Temperatures are rising and lawns and gardens are starting to turn green again, which means we’re entering sprinkler season. But did you know that homes with timer-controlled irrigation systems use about 50 percent more water outdoors than homes without irrigation systems?
When it comes to a home’s irrigation system, a little maintenance goes a long way. The EPA estimates that “a household with an automatic landscape irrigation system that isn’t properly maintained and operated can waste up to 25,000 gallons of water annually.”
It’s easy to see why it’s crucial to ensure sprinkler systems are programmed correctly; that sprinkler heads are all pointed in the right direction; and that leaks are repaired. It’s also important to water only when your lawn or garden needs it.
A good Sprinkler Spruce-Up is just the ticket to help ensure you’re not wasting water (or money!) this growing season. To get started, check out the tips below, all from the EPA’s WaterSense Sprinkler Spruce-Up program. (And for more tips on saving water in the lawn and garden, check out our post Watering Properly is Key to Healthy Plants — and Conservation):
Inspect For Breaks and Leaks
Missing or broken sprinkler heads can be hard to find because most irrigation systems run overnight or early in the morning. Running an irrigation system with broken and damaged sprinkler heads can cause overflowing and flooding of water on the landscape.

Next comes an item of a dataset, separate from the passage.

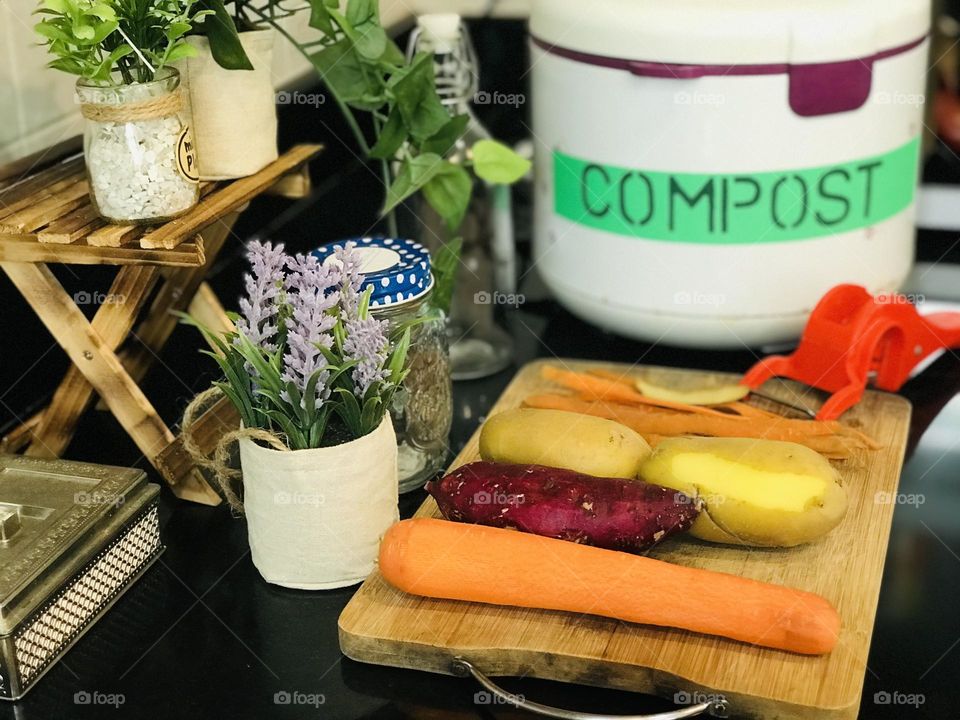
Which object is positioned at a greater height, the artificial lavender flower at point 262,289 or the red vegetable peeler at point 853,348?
the artificial lavender flower at point 262,289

WaterSense has a downloadable checklist to help you walk through each zone of your irrigation system and inspect for signs of water waste:
- Look for heads that do not pop up fully or are tilted as they can unexpectedly spray to the wrong areas.

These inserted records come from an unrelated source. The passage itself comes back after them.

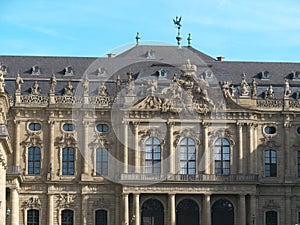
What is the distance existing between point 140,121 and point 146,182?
589 centimetres

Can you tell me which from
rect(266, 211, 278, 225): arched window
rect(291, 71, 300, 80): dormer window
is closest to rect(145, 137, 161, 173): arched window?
rect(266, 211, 278, 225): arched window

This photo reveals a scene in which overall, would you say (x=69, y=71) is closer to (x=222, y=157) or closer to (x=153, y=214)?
(x=153, y=214)

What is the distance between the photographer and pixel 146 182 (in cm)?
8862

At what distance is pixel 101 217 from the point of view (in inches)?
3556

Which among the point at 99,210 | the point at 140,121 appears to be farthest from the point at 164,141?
the point at 99,210

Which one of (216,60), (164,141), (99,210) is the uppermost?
(216,60)

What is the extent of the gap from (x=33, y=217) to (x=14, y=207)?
394 centimetres

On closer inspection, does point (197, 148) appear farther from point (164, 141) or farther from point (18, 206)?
point (18, 206)

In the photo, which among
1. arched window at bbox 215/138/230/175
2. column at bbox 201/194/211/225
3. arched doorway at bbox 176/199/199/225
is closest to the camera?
column at bbox 201/194/211/225

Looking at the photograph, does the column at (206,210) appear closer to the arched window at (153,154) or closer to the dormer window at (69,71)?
→ the arched window at (153,154)

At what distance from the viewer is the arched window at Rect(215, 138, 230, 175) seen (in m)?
92.1

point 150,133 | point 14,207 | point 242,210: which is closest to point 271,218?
point 242,210

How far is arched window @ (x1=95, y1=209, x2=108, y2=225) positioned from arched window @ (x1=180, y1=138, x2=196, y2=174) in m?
7.82

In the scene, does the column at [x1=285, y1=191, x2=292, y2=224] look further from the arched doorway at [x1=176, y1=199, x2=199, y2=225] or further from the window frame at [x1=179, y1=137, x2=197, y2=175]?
the window frame at [x1=179, y1=137, x2=197, y2=175]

- If you find a broken head, place a flag next to the broken sprinkler so you will be able to work on it later. You may be able to fix broken heads yourself, but if you are unsure, go with a pro — notify an irrigation professional certified by a WaterSense labeled program, and they can replace your broken sprinkler heads.
Leaks can occur at the joints between sprinklers and the piping. Leaking joints can also be a sign of too much water pressure or particles in the water. Check that your pressure regulator is installed properly. For other tips on identifying and fixing leaks, check out our Fix-a-Leak Week campaign!

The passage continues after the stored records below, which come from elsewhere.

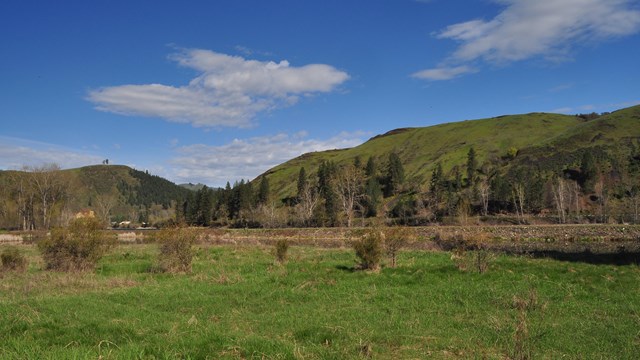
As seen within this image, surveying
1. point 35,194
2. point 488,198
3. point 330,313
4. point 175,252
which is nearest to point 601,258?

Between irrigation cycles, look for areas of the landscape with water pooling on the surface; that could be a sign of an underground leak. Check the connections inside valve boxes to make sure all the valves and other components are securely connected and that the valves can shut. If the valves are not able to close completely, your system could slowly seep water even when it is turned off.
Direct Sprinklers For Best Water Coverage
Are you watering the driveway, house, or sidewalk instead of your yard? Irrigation water that lands on hardscapes goes to the stormwater drain instead of the landscape. Any sprinklers that are spraying onto driveways, sidewalks, or walls should be turned toward the landscape. The sprinkler can be adjusted to as wide or as narrow as necessary.
For best results:
- Each sprinkler should be able to reach the sprinkler head next to it, known as head-to-head coverage.
- Make sure to properly direct sprinkler for uniform coverage to avoid dry spots in the landscape.
- Avoid overspraying or misting due to high pressure. Consider installing spray sprinkler bodies with integral pressure regulation which maintain consistent water pressure so that nozzles can operate efficiently.
Select a WaterSense Labeled Irrigation Controller
A WaterSense labeled irrigation controller uses local weather and landscape conditions to automatically adjust your irrigation schedule based on your location, size of your landscape, and scheduled days to irrigate. Irrigation controllers have intuitive programming controls to schedule irrigation based on the plant water requirement.
If you notice that runoff occurs when you run your irrigation system long enough to meet the plant water requirement, consider breaking up the irrigation into smaller intervals. Short intervals of irrigation with breaks in between to allow the water to seep into the soil is called cycle-and-soak. Cycle-and-soak promotes deeper watering and deeper root growth of the plants.